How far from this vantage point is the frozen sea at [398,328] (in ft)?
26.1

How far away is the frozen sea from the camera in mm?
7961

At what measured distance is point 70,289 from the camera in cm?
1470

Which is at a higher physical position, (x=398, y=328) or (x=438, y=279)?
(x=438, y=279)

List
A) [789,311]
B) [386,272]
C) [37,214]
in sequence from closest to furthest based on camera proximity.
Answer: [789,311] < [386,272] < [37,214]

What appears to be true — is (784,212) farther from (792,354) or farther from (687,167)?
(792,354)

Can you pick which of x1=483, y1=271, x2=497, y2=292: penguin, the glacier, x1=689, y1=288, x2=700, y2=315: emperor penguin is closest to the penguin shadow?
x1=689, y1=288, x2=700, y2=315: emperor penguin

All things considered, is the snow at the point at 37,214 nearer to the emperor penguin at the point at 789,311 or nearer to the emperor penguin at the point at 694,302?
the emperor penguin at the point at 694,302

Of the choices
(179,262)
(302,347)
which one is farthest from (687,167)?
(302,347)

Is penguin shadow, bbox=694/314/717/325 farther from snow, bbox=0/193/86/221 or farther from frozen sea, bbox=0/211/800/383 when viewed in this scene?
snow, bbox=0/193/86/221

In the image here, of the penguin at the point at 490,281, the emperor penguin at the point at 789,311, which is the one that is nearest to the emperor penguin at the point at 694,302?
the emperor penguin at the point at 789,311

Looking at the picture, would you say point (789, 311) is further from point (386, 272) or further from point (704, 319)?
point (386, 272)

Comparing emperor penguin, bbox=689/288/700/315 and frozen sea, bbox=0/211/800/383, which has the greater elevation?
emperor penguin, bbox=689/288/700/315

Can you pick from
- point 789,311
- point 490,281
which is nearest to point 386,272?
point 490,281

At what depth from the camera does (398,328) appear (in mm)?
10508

• • • • • • •

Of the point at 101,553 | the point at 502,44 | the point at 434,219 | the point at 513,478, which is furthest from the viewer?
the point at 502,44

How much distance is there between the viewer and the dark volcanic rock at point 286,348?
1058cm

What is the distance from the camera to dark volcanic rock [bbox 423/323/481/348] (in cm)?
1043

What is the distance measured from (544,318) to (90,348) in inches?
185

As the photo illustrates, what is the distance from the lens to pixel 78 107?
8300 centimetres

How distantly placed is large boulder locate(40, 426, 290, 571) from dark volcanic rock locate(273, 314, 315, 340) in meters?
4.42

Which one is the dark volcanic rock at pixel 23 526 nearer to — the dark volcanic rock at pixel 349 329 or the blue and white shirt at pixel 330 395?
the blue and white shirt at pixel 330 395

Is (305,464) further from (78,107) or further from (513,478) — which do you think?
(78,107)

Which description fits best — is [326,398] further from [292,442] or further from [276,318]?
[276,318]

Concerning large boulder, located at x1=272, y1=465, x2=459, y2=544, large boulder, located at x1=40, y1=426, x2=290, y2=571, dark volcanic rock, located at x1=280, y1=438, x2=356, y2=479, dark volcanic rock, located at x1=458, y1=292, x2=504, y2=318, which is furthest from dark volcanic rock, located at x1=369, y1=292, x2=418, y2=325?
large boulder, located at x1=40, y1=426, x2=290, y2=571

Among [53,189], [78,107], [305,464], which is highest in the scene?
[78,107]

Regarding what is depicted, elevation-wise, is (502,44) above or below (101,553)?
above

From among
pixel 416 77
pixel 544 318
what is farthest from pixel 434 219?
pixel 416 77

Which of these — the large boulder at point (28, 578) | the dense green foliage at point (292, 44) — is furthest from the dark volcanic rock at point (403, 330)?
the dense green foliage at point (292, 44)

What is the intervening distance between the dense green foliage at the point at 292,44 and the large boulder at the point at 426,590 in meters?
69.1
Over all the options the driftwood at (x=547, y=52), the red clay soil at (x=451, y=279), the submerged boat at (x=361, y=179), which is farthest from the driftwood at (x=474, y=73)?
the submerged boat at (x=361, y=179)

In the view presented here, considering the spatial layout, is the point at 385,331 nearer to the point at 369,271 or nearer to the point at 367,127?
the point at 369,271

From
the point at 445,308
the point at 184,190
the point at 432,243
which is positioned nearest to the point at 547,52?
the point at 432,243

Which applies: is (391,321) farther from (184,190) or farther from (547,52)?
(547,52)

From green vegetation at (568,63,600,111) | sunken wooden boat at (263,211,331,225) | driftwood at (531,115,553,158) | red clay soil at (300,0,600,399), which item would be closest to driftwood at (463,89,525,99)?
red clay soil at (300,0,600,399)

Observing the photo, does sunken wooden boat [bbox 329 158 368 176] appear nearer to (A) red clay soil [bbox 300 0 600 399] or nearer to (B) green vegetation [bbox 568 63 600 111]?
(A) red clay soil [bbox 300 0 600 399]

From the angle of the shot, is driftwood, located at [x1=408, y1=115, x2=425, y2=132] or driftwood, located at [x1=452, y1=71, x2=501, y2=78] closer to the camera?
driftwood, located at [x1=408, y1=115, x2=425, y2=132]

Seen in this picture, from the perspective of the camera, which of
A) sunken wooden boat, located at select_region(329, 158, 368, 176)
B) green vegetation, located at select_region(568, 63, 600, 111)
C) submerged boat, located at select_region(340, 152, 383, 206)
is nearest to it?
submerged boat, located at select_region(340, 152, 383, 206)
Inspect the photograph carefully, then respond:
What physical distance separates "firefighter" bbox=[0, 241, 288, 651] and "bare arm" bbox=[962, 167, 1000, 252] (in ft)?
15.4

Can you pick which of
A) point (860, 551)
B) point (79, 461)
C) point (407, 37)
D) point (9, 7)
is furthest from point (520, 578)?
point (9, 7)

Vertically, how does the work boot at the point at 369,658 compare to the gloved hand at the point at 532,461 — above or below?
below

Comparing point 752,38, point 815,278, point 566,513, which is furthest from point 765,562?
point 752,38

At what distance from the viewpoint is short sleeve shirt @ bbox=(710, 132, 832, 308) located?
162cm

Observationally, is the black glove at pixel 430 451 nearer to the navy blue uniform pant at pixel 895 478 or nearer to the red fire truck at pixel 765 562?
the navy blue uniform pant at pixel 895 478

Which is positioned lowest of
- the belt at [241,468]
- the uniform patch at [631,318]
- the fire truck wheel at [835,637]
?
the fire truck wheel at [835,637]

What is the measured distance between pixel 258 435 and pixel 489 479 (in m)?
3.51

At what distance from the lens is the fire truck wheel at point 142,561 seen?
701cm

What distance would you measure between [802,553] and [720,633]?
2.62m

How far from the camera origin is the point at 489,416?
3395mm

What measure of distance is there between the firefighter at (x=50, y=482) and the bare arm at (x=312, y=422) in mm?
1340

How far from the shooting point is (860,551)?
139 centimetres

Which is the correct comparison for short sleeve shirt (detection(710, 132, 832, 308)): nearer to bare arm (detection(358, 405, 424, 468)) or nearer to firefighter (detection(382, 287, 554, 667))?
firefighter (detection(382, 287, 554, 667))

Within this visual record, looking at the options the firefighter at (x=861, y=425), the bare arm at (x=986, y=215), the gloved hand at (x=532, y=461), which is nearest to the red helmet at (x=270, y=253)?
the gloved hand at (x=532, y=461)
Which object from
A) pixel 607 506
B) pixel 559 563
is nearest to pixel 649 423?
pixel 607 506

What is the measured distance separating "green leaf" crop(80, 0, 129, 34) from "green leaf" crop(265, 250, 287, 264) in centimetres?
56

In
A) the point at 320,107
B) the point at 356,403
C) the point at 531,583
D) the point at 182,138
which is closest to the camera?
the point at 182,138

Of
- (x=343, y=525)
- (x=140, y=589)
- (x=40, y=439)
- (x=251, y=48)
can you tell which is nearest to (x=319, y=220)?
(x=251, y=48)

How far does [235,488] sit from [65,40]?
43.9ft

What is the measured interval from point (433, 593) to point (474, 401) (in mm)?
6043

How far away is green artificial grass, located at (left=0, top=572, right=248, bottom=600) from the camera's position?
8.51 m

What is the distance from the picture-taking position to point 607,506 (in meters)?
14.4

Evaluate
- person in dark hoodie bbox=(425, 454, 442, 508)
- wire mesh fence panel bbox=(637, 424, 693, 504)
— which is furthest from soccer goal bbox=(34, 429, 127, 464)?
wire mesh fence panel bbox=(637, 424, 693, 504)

• • • • • • •

Give the number of lines in the listing above that contain the string "shirt", counting only exact matches in case. Reply with the number alone.

4